И потом – впоследствии никто из них не мог бы сказать, как это могло получиться, – они сделали шаг друг к другу и обнялись.

Возвращаясь домой, Леон удивлялся, как заметно сказывалось отсутствие мадам Россето. Перед дверью дома валялись окурки, голубиные перья и лошадиные «яблоки», во входном холле стояло вонючее мусорное ведро. Пять газовых баллонов загораживали путь на лестницу. Почта дня лежала на батарее отопления у заднего выхода, который вёл во двор – потому что некому было разнести её под двери квартир, а большинство жильцов бежали на юг.

Порт Лорьян, на борту вспомогательного крейсера «Виктор Шёльхер» 14 июня 1940 г.

Мой дорогой Леон!

Это я, твоя Луиза. Удивляешься? Я удивляюсь. Я себе очень удивляюсь, как сильно мне захотелось написать тебе, как только я узнала, что уезжаю из Парижа, и очень надолго. Вот уже неделя, как я всякую свободную минуту делаю для тебя сумбурные записи; здесь, я надеюсь, хоть какая-то упорядоченная чистовая запись, которая завтра или послезавтра отправится по почте.

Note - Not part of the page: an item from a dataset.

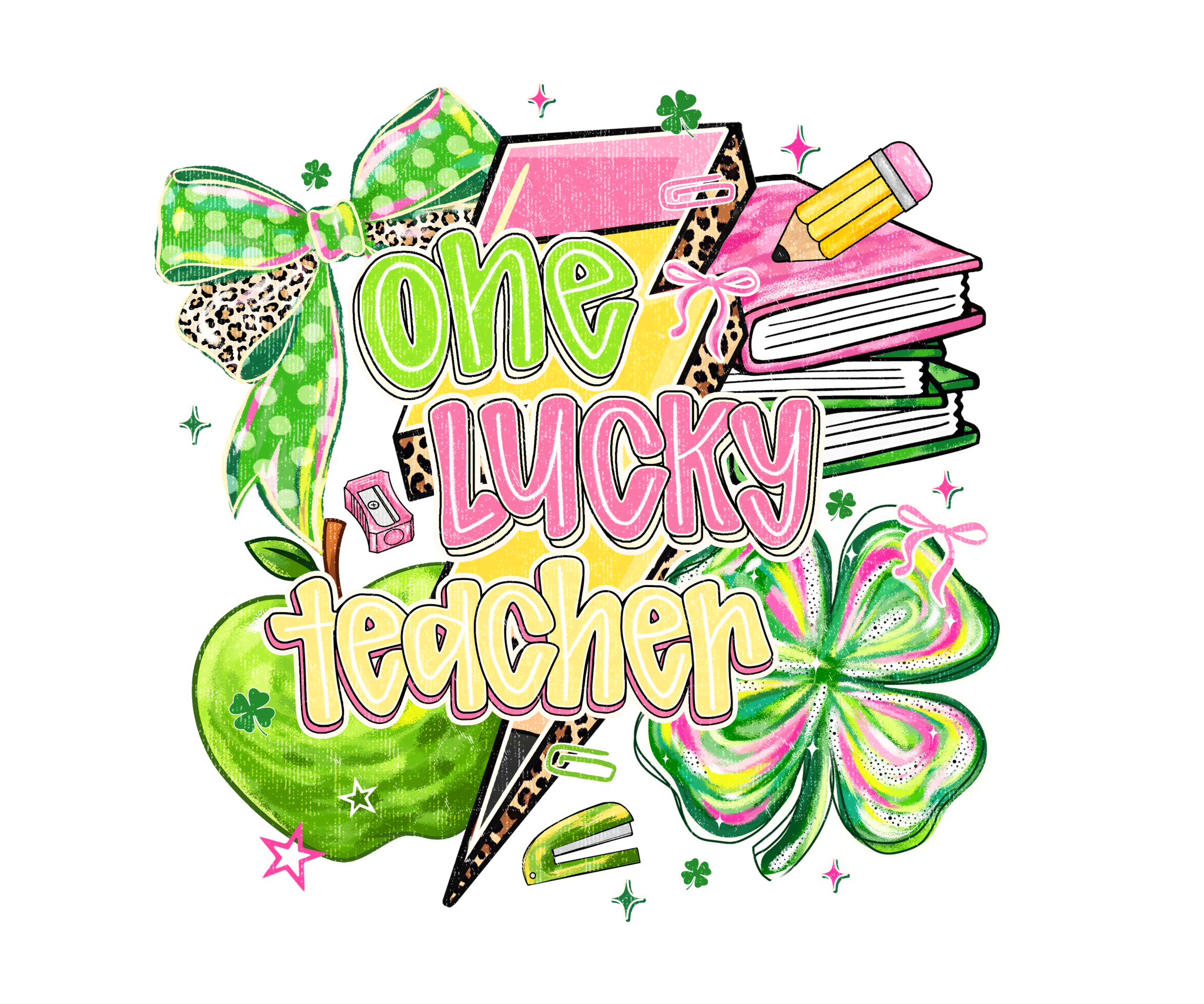 STP25 - One LuckyTeacher DTF Transfer - My Vinyl Craft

Знаешь, я бы не сказала, что предыдущие двенадцать лет я непрерывно думала о тебе. В конце концов, в таком состоянии можно находиться не больше нескольких месяцев, в какой-то момент упираешься в пределы своих возможностей. Потом совершенно неожиданно наступает то мгновение – например, во время обеденного перерыва в процессе переваривания, – когда вздохнёшь поглубже и на всё плюнешь, и после этого живёшь себе, встречаешься с друзьями, по субботам ходишь в кино, а по воскресеньям катаешься по стране и заказываешь в каком-нибудь сельском трактире сосиски.

Как я живу с тех пор? Одно время у меня был кот по кличке Сталин, но он как-то поскользнулся на обледеневшем оконном карнизе, летел четыре этажа и напоролся на кованые пики ограды; в музее человека есть один парень с выражением лица, как у обезьяны с коликами в животе, он тараторит как водопад, считает меня дамой и в холодные зимние дни подстерегает меня с горячим чаем. Временами он пишет мне вежливые, недлинные любовные письма, и когда меня одолевают сомнения в смысле жизни, в моей женской привлекательности или в человечестве как таковом, он ходит со мной гулять и кормит меня шоколадом.